WHAT TO DO → Copy each of the items below word for word, omitting the pictures.

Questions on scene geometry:
^^^^^^^^

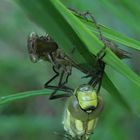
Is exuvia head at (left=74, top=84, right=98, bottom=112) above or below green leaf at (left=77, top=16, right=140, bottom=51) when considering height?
below

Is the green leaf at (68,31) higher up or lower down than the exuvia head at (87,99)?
higher up

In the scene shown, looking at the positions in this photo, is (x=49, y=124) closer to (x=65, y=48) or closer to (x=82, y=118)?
(x=82, y=118)

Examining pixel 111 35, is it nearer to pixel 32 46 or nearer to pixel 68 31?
pixel 68 31

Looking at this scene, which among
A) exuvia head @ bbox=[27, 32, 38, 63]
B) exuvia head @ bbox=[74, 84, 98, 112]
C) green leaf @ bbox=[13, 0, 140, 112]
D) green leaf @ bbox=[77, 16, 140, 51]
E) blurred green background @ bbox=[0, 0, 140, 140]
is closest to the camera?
green leaf @ bbox=[13, 0, 140, 112]

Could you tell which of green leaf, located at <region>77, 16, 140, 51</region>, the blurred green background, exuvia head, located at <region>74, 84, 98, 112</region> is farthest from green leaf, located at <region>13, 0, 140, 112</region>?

^^^^^^^^

REPLY TO THE EXERCISE →
Is exuvia head at (left=74, top=84, right=98, bottom=112) above or below green leaf at (left=77, top=16, right=140, bottom=51) when considering height?
below

Is the green leaf at (68,31) higher up or lower down than the exuvia head at (87,99)?
higher up

In the scene shown, looking at the positions in this photo, is (x=49, y=124) closer to (x=65, y=48) or closer to (x=82, y=118)?
(x=82, y=118)

Examining pixel 111 35, is it nearer to pixel 32 46 or nearer to pixel 68 31?
pixel 68 31

Looking at this scene, which among
A) exuvia head @ bbox=[27, 32, 38, 63]
B) exuvia head @ bbox=[74, 84, 98, 112]
C) green leaf @ bbox=[13, 0, 140, 112]
D) green leaf @ bbox=[77, 16, 140, 51]
E) blurred green background @ bbox=[0, 0, 140, 140]
is closest to the camera?
green leaf @ bbox=[13, 0, 140, 112]

Could you tell which of green leaf, located at <region>77, 16, 140, 51</region>, the blurred green background, exuvia head, located at <region>74, 84, 98, 112</region> is farthest from green leaf, located at <region>13, 0, 140, 112</region>?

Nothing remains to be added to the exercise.